Michael’s Spring 2024 Design Notebook

Week of January 22, 2024

Project Work:

As this was the first week of the semester I was mostly focused on getting settled back into school but I did manage to finish the ID connection module I started at the end of last semester.

Week of January 29, 2024

Project Work:

  • Fixed Branch Manager Errors: Fixed errors in the Branch Manager module and test that were overlooked due to the module’s absence from the CMake files as noted by Xingzhi.
  • Changed Titles of Labs: Changed the titles of the onboarding labs from Week # to Lab # as the former naming scheme implied the labs should only be done one week at a time which is quite a slow pace, especially for some of the earlier labs.
  • Updated Summary Page with Spring 2024 Design Notebooks: Updated the summary page of the website to include the new folder for the Spring 2024 design notebook entries.
  • Assigned Rielle to work on Core Intro Guide: Assigned Rielle to work on a detailed introduction guideline for new members joining the Core Team which helps explain how the team works and how the core repo is structured.

The team officially spun into gear this week as new members start to work on the onboarding labs and existing members start to pick up where they left off in the fall. As such, I sent messages to existing core team members with unfinished work from the fall to check that they planned to remain with the team this semester and were good to keep working on their existing tasks. Most of the people I messaged have at this point confirmed they plan to continue their work from the fall but I am still waiting on a couple more responses which I hope to get soon.

One of the people who did respond, Xingzhi, noticed while continuing his work on the Branch Control connection module that the Branch Manager module was not included in the CMake files and that it caused several syntax errors when it was added. It quickly became clear to me that I had forgotten to add both the Branch Manager module and its test to the CMake files when I first made them so they were never properly tested. I quickly attended the CMake files and fixed the syntax errors in the Verilog code for the Branch Manager. Once I had done that it also became clear that there were errors in the Branch Manager tests where I was checking against the wrong output value for certain cases, so I fixed that issue as well. With those various fixes made the Branch Manager now worked properly and was no longer missing from the CMake files.

Since new people will be joining the team this semester, I wanted to make a few improvements to the Website repo that I had been meaning to do for a while. Namely, I wanted to finally change the onboarding lab titles from Week # to Lab # so that new members would not be encouraged to only do a single lab per week. Last semester we had a major issue where it took around half the semester for the first of the new members to finish the onboarding labs. Given that there are only 4 complete labs, as Lab 5 does not yet have an associated exercise to complete, and that a significant portion of the first lab is copy-pasting text into files, it should only take 3 to 4 weeks for new members to make their way through the labs as evidenced by how quickly people completed the labs in Spring 2023. While there are certainly more significant issues that led to the slow progress last semester which we are hoping to address this semester, at the very least we shouldn’t be actively encouraging new members to clock out for the week after they finish a single on-boarding lab by titling the labs as week numbers.
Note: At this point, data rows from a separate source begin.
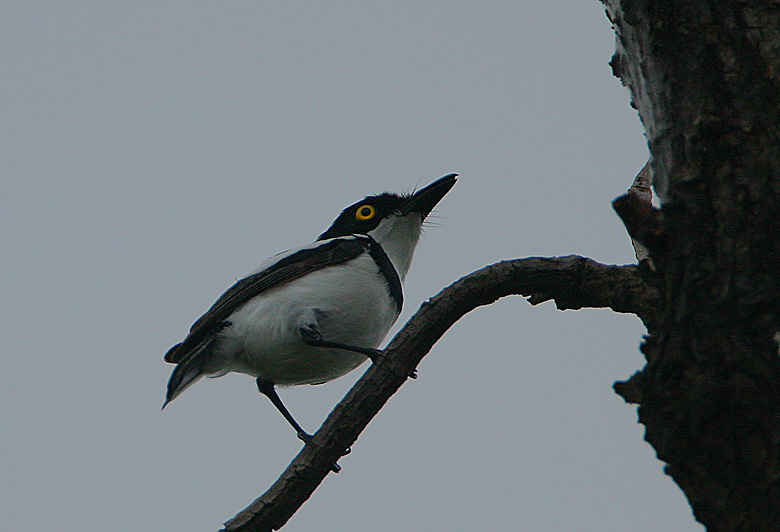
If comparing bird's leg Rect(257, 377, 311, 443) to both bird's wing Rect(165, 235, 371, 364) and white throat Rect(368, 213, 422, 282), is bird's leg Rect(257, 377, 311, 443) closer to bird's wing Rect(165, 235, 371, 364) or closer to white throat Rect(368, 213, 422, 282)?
bird's wing Rect(165, 235, 371, 364)

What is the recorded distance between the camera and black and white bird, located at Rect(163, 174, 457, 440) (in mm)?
5930

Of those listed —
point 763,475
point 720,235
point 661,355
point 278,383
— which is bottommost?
point 763,475

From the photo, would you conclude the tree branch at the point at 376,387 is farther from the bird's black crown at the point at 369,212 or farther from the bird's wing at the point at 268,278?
the bird's black crown at the point at 369,212

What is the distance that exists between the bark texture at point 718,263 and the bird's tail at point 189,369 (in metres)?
4.22

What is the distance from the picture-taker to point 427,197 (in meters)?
7.17

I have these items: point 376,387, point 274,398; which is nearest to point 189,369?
point 274,398

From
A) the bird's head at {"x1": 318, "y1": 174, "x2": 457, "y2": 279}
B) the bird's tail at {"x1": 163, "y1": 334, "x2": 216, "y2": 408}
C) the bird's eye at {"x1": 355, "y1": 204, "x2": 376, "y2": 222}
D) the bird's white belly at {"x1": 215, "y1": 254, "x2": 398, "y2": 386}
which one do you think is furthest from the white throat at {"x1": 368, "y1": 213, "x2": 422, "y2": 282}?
the bird's tail at {"x1": 163, "y1": 334, "x2": 216, "y2": 408}

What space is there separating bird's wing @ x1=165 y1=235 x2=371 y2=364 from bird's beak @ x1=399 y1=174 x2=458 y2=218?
0.65 metres

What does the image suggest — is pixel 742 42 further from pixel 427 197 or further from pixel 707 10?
pixel 427 197

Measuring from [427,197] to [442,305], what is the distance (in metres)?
3.31

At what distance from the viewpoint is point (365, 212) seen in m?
7.27

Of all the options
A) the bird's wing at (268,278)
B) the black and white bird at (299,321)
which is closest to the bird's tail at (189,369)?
the black and white bird at (299,321)

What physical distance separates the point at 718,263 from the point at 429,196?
5.08 m

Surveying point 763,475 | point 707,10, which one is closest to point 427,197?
point 707,10
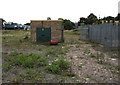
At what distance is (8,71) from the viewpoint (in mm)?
6660

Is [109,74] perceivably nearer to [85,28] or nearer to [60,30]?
[60,30]

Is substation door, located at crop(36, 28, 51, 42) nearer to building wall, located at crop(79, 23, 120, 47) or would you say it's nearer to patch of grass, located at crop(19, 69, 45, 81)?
building wall, located at crop(79, 23, 120, 47)

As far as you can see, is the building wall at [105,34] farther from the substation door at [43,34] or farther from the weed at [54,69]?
the weed at [54,69]

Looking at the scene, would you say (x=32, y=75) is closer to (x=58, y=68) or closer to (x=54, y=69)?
(x=54, y=69)

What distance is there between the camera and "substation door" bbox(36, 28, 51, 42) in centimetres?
1847

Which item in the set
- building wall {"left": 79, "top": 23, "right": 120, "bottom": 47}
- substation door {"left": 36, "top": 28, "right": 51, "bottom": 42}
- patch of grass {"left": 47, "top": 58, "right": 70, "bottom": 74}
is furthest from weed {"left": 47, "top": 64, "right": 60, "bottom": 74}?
substation door {"left": 36, "top": 28, "right": 51, "bottom": 42}

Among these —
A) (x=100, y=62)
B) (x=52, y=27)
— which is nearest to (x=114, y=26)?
(x=100, y=62)

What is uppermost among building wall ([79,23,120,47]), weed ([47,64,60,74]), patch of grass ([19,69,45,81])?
building wall ([79,23,120,47])

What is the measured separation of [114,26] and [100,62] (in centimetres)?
576

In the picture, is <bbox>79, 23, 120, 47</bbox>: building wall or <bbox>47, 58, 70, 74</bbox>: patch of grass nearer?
<bbox>47, 58, 70, 74</bbox>: patch of grass

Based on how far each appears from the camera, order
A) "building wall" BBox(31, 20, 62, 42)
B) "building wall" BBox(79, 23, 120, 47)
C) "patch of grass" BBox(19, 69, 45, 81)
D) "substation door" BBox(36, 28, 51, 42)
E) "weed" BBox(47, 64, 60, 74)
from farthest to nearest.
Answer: "building wall" BBox(31, 20, 62, 42) → "substation door" BBox(36, 28, 51, 42) → "building wall" BBox(79, 23, 120, 47) → "weed" BBox(47, 64, 60, 74) → "patch of grass" BBox(19, 69, 45, 81)

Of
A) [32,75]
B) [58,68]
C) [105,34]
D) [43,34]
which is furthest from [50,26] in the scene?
[32,75]

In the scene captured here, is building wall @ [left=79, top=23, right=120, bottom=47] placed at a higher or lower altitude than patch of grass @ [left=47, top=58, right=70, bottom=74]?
higher

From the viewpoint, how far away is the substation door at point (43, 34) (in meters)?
18.5
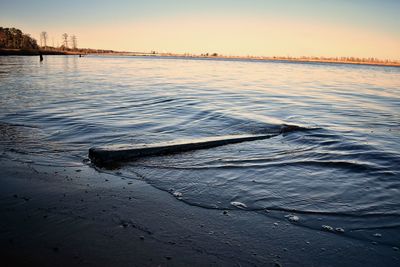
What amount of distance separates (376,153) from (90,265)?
7.03m

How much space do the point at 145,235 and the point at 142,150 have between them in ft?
9.75

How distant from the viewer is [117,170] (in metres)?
5.47

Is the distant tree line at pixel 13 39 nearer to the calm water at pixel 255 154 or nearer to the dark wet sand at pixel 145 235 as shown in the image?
the calm water at pixel 255 154

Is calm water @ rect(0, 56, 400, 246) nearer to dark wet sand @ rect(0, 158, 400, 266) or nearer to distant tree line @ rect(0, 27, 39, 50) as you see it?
dark wet sand @ rect(0, 158, 400, 266)

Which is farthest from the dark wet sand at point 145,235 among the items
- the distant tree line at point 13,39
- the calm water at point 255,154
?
the distant tree line at point 13,39

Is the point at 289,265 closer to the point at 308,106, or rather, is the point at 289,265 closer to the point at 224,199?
the point at 224,199

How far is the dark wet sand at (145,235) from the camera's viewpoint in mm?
2994

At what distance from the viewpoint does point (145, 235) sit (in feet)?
11.1

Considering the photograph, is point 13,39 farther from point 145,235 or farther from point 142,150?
point 145,235

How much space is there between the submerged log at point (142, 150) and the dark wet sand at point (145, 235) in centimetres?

Finally, I also wanted to start work on a more detailed Core repo and team introduction document to complement our existing development and testing guidelines document. At this point, navigating the Core repo along with the associated links and projects is second nature for me, but it can be confusing for new members, especially those new to GitHub. As such, this introduction document will serve to help new members understand the layout of the Core repo and more quickly and easily find the resources they need. This is especially true for the projects associated with the repo as the Core Design and Implementation project is essential to our workflow but is hard to find and easily confused with the General Core Tasks project. Thankfully, Rielle reached out asking if there was anything she could work on and agreed to take on the tasks for creating this intro guide.

Week of February 5, 2024

Project Work:

The big thing this week was the new test format Vito asked us to use. Apparently, we were not grabbing device references correctly and this was causing issues. He also presented a better testing method than random numbers in order to get consistent input range coverage. Vito updated the ALU test as an example and I have been working through all the tests to change them to the new format. It should be noted that many of the tests can be cleaned up further through consolidation of similar functions but I want to get all the tests moved over to the new format first and then we can worry about code cleanliness.

Week of February 12, 2024

Project Work:

  • Continued Work on Updating Module Tests: Continued updating the module tests with the new format. This week I finished updating tests for the Branch Evaluator, Pipeline Reset Module, Branch Manager, CPU General Purpose Registers, and Branch Address Calculator.
  • Reviewed and Merged Rielle’s Starter Doc PR: Had Rielle make a few more changes to the new getting started doc and existing dev and test guidelines doc and then merged the changed.
  • Updated Core Links in Lab 7: Added a new link to Lab 7 that takes people to the new Core Team getting started doc.
  • Merged L1 Cache PR: Confirmed that Surya will not be rejoining the team semester so merged the existing progress made on the L1 Data Cache.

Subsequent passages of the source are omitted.